§ Your instructions
Can you reproduce all of the records below word for word, leaving the pictures out of your answer?

++++ Data shown ++++

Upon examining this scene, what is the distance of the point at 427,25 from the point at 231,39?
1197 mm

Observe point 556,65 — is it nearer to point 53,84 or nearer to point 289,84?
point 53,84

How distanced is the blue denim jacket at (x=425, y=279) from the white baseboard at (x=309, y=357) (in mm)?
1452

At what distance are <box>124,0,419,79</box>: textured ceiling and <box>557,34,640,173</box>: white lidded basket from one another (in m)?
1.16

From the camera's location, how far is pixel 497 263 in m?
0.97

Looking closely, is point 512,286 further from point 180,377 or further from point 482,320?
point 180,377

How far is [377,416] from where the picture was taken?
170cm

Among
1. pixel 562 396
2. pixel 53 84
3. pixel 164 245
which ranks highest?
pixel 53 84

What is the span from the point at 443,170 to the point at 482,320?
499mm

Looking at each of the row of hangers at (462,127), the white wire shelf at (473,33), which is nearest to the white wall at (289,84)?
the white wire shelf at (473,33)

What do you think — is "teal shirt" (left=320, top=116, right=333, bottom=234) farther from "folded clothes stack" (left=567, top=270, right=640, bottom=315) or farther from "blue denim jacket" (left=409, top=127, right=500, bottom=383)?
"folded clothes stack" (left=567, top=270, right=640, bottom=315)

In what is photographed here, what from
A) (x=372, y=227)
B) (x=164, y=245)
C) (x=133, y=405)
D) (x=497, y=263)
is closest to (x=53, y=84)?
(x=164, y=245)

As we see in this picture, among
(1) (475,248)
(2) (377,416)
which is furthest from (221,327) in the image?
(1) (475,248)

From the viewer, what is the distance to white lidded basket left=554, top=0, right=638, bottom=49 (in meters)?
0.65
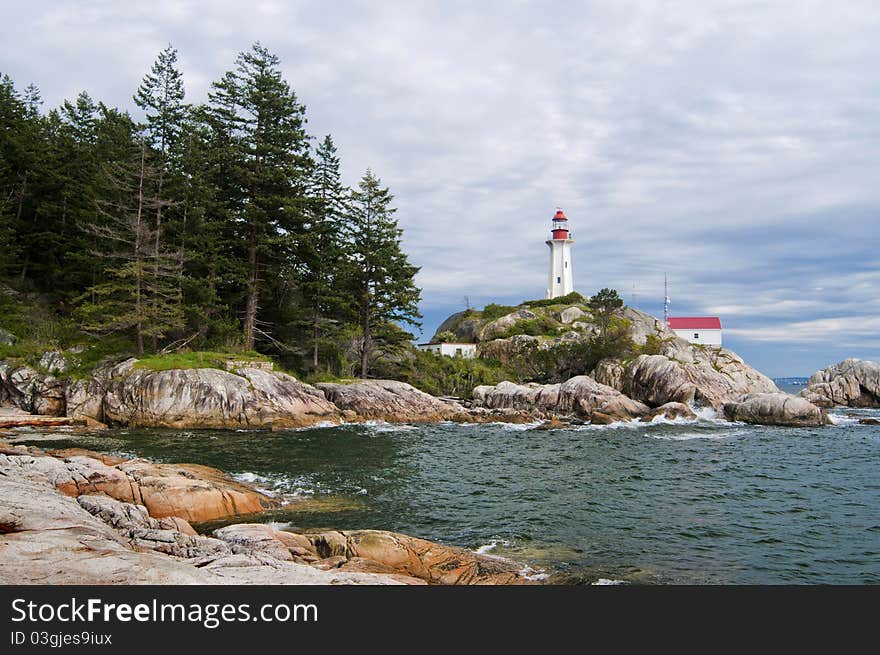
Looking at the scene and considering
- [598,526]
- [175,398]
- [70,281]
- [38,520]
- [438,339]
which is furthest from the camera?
[438,339]

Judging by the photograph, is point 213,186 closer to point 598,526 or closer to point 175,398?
point 175,398

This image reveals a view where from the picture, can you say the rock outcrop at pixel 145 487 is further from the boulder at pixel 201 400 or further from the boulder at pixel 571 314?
the boulder at pixel 571 314

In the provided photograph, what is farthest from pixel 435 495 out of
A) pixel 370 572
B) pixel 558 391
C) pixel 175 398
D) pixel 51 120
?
pixel 51 120

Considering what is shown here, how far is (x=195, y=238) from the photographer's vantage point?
3738cm

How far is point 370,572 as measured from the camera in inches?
357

++++

§ Exercise result
Upon examining this scene, what is the distance of the point at 427,25 from the point at 231,39?
1197 mm

Observe point 556,65 — is it nearer to point 53,84 or nearer to point 289,84?
point 53,84

How distanced is the blue denim jacket at (x=425, y=279) from the white baseboard at (x=309, y=357) (in mm)?
1452

At what distance are <box>124,0,419,79</box>: textured ceiling and <box>557,34,640,173</box>: white lidded basket from one another (in m)?
1.16

From the camera's location, how far is pixel 497 263 in m?
0.97

Looking closely, is point 512,286 further from point 180,377 or further from point 482,320?
point 180,377

How far is [377,416] from where the picture was taken?
170cm

Among
1. pixel 562 396
2. pixel 53 84
3. pixel 164 245
which ranks highest?
pixel 53 84

What is the span from the point at 443,170 to the point at 482,320?
499mm

Looking at each of the row of hangers at (462,127), the white wire shelf at (473,33), which is nearest to the white wall at (289,84)?
the white wire shelf at (473,33)

What do you think — is "teal shirt" (left=320, top=116, right=333, bottom=234) farther from "folded clothes stack" (left=567, top=270, right=640, bottom=315) or farther from "blue denim jacket" (left=409, top=127, right=500, bottom=383)?
"folded clothes stack" (left=567, top=270, right=640, bottom=315)

In what is photographed here, what from
A) (x=372, y=227)
B) (x=164, y=245)
C) (x=133, y=405)
D) (x=497, y=263)
is closest to (x=53, y=84)?
(x=164, y=245)

As we see in this picture, among
(1) (475,248)
(2) (377,416)
which is furthest from (221,327) in the image?
(1) (475,248)

From the viewer, what is the distance to white lidded basket left=554, top=0, right=638, bottom=49 (in meters)?
0.65
Looking at the scene and considering
- [598,526]
- [175,398]
- [70,281]
- [38,520]
- [438,339]
which is furthest from the camera?
[438,339]

Judging by the photograph, is point 213,186 closer to point 598,526 or closer to point 175,398?
point 175,398

This image reveals a view where from the picture, can you say the rock outcrop at pixel 145 487 is further from the boulder at pixel 201 400 or further from the boulder at pixel 571 314?
the boulder at pixel 571 314

In the provided photograph, what is farthest from pixel 435 495 out of
A) pixel 370 572
B) pixel 558 391
C) pixel 175 398
D) pixel 51 120
?
pixel 51 120

Considering what is shown here, how far is (x=195, y=238) from the photographer's vantage point?
3738cm

How far is point 370,572 as measured from the camera in inches?
357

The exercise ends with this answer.